SPACs are in the news this week, after Silicon Valley’s pioneer in the investment vehicle business said he would return US$1.5 billion to backers. But Hong Kong’s versions of the Special Purpose Acquisition Company have key differences, says SPAC specialist Jason Wong
THE U.S. ENTERED AN interest rate hike cycle this year, and capital markets on the whole have experienced a significant slump.
The special purpose acquisition companies (SPAC) market has also been hit, with a significant decline in the number of IPOs and the scale of fundraising compared to a year ago.
More importantly, the U.S. Securities and Exchange Commission released a draft regulation for SPACs at the end of March, which led to decreased investor appetite from some headline investment banks.
Due to the macro environment, the performance of the Hong Kong SPAC market has also fallen short of expectations, with only three SPACs approved for listing followed by low post-listing trading volumes as of the end of August.
Given the above, many are pessimistic about the future of SPACs in Hong Kong.

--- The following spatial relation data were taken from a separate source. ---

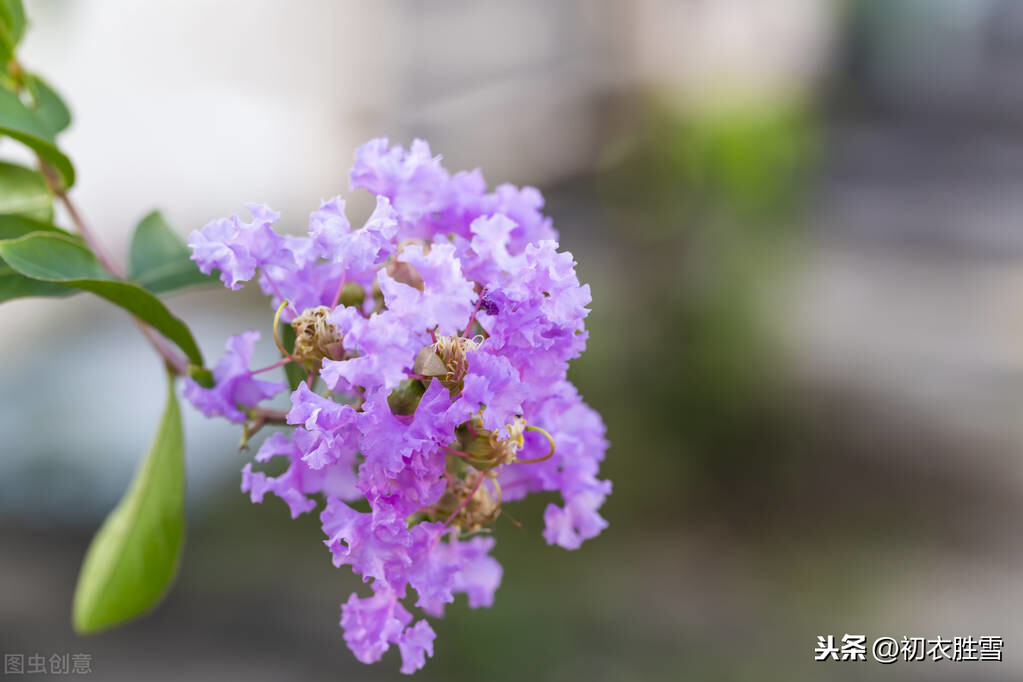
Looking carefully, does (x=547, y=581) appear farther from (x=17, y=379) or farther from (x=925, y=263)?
(x=925, y=263)

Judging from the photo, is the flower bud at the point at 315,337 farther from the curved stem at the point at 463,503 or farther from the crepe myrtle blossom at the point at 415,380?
the curved stem at the point at 463,503

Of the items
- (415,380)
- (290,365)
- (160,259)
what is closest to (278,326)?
(290,365)

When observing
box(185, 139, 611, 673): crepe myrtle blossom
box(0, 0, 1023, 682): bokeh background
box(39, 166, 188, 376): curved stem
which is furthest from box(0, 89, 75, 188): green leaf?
box(0, 0, 1023, 682): bokeh background

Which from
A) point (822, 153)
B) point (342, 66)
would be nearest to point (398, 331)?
point (342, 66)

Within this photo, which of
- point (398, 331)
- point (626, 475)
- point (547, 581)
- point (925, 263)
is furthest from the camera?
point (925, 263)

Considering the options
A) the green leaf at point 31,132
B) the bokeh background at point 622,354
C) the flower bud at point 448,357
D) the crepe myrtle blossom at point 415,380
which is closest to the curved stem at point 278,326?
the crepe myrtle blossom at point 415,380

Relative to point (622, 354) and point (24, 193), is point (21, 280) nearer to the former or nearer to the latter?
point (24, 193)
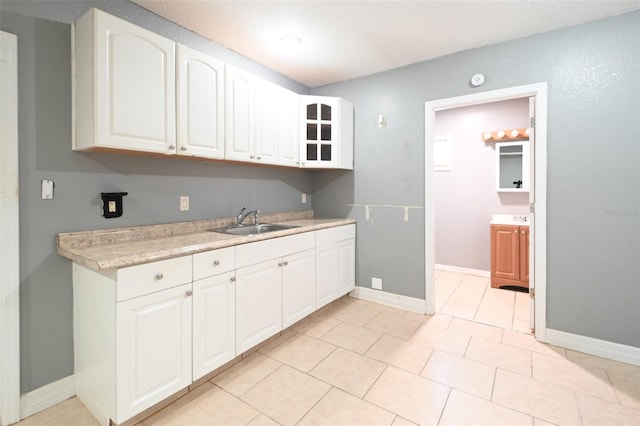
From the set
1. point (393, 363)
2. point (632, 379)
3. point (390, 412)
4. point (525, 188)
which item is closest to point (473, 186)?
point (525, 188)

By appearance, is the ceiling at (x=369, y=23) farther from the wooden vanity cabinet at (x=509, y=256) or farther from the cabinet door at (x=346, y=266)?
the wooden vanity cabinet at (x=509, y=256)

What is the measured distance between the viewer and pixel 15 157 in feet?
5.26

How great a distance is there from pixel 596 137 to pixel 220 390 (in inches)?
124

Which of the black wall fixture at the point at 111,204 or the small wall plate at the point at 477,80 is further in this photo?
the small wall plate at the point at 477,80

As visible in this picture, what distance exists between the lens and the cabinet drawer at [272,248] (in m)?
2.07

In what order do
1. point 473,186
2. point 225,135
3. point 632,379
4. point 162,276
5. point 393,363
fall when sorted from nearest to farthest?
1. point 162,276
2. point 632,379
3. point 393,363
4. point 225,135
5. point 473,186

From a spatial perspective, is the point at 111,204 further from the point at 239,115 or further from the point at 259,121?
the point at 259,121

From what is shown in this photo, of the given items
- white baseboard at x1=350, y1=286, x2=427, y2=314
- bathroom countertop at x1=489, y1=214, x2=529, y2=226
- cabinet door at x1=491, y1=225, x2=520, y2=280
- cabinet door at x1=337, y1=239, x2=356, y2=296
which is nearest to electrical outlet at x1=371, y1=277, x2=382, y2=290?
white baseboard at x1=350, y1=286, x2=427, y2=314

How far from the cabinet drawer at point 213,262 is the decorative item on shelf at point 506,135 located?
3816 millimetres

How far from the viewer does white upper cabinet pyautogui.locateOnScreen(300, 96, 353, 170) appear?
307 cm

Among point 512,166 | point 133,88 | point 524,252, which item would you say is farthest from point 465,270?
point 133,88

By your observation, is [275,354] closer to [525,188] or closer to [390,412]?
[390,412]

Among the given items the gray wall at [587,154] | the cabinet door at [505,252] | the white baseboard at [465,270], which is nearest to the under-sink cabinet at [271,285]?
the gray wall at [587,154]

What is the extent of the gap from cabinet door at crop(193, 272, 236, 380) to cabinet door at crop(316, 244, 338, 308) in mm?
1003
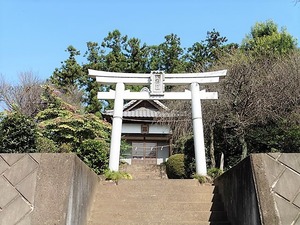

UNIQUENESS OF HONG KONG MODEL
However, I believe that we should have confidence in Hong Kong SPACs because of their unique advantages. Hong Kong’s SPAC listing model itself has the traditional advantage of providing investors with a capital preservation mechanism at the IPO stage, which is rare in times of market downturn.
Hong Kong has optimized the listing rules for its SPACs based on its traditional advantages, including:
1) strict requirements for promoters in terms of their background, qualifications and past performance in their fields;
2) the requirement for targets to comply with all new listing requirements;
3) the requirement for targets to appoint at least one sponsor; and
4) the introduction of mandatory public investment in private equity (PIPE) in the event of a merger.
These requirements help good promoters to find and merge with quality target companies.
ELEMENTS WHICH NEED TO BE FIXED
Naturally, there are still some shortcomings in the Hong Kong SPAC listing rules that will adversely affect the long-term development of SPACs in Hong Kong.
For example, trading is restricted to professional investors before the merger, which is the main reason for the low trading volume of SPACs after listing. The dilution limit for warrants of Hong Kong SPACs is capped at just 50%, which is not attractive enough for investors.
Additionally, along with the mandatory PIPE requirement, the target company is also required to meet the public shareholding requirement of no less than 25% (or between 15% and 25% for companies with a market capitalization greater than HK$10 billion), which significantly increases the difficulty of financing SPACs when they merge with their target.
As such, one hopes that the Exchange will listen to market feedback and make corresponding assessments and adjustments so that the SPAC market in Hong Kong can continue to develop in a healthy manner.
Jason Wong is CEO of Norwich Capital Ltd.